Greenberg Recognized as Top Jewish Athlete

Mark Greenberg, far right, pictured at an event for Israel Lacrosse. (Justin Katz photo)

Owings Mills resident and legendary lacrosse player Mark Greenberg is set to join the Jewish Sports Heritage Association (JSHA) 2019 induction class.

The JSHA is a nonprofit organization founded in 2015 dedicated to educating the public about the role Jewish men and women have played and continue to play in the world of sports.
Greenberg began playing lacrosse in second grade with his cousins, whose mudroom was filled with lacrosse equipment.

“On my visits to their home, I would put on the equipment and play around,” Greenberg said.
He started playing with a team two years later.

Greenberg was a member of the Johns Hopkins National Championship teams of 1978-80, receiving the Lt. Raymond Enners Award, which goes to the NCAA’s top male lacrosse player, in 1979. He was also a part of the NCAA’s 25th anniversary team in 1996.

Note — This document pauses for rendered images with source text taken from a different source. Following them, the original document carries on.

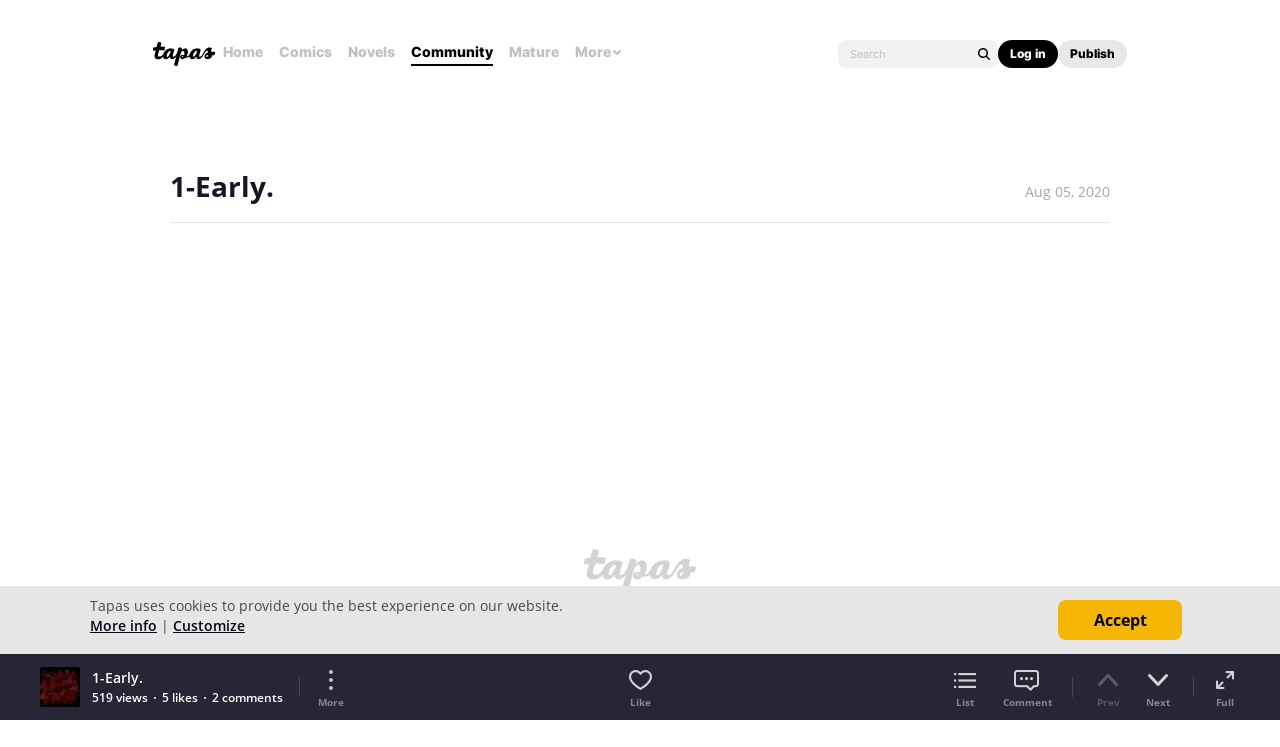

--- FILE ---
content_type: text/html; charset=utf-8
request_url: https://id.abr.ge/api/v2/third-party-cookie/identifier.html?requestID=742286410
body_size: 442
content:
<!DOCTYPE html>
<html>
<head><meta charset="utf-8"></head>
<body>

<pre>
    requestID: 742286410
    Reply: map[uuid:1c99a731-460c-40c0-92c7-8c284848e8c1]
</pre>
<script>
    var message = {
        requestID: '742286410',
        
        reply: (document.cookie.indexOf('ab180ClientId=') !== -1) ? {"uuid":"1c99a731-460c-40c0-92c7-8c284848e8c1"} : { error: 'Third party cookie is not supported' }
        
    }

    window.parent.postMessage(
        
        JSON.stringify(message)
        
    , '*');
</script>
</body>
</html>


--- FILE ---
content_type: text/javascript; charset=utf-8
request_url: https://app.link/_r?sdk=web2.86.5&branch_key=key_live_ldk4mdNH1zcoGVBwIjDYMjidFCj4FWGU&callback=branch_callback__0
body_size: 71
content:
/**/ typeof branch_callback__0 === 'function' && branch_callback__0("1541529603861590247");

“He’s considered one of the greatest defenders of the sport in the history of the game,” said Alan Freedman, director of JSHA.

But Greenberg’s biggest achievement is his lacrosse work in Israel. In 2011, Greenberg was joined by two other athletes to bring lacrosse over to Israel. Two years prior, there was an attempt to bring baseball to Israel with no luck. But Greenberg and his partners started out by teaching young kids rather than adults. Now the Israeli lacrosse team is a favorite in the lacrosse world, and the 2018 World Lacrosse Championship is set to take place in Israel from July 12-21 with 46 teams, its biggest showing to date.

Inductees for JSHA are chosen according to three criteria: they must consider themselves Jewish, play well in their sport and have spoken with someone at JSHA prior to the official induction announcement. Induction classes typically consist of five to eight people and feature high school and college athletes as well as pros.
JSHA inductees assist in teaching clinics or programs at JSHA when in New York.

“When athletes get inducted, they have a sense of belonging with us,” said Freedman. “They become part of an extended family.”

Greenberg expressed gratitude at being given such an honor.

“It always feels good to be remembered and to be chosen as a top Jewish Athlete,” Greenberg said. “The purpose of the award is to show Jewish youth that your faith and your religion does not define you but it can drive you to greatness. It is about having the confidence in yourself and your abilities to reach for the top and give it your best effort in a respectful manner.”

Greenberg plans to attend the induction ceremony with his family, friends and teammates on April 28, 2019 at Temple Israel of Lawrence in New York.

Shoshana Goloskov is an intern at the Baltimore Jewish Times.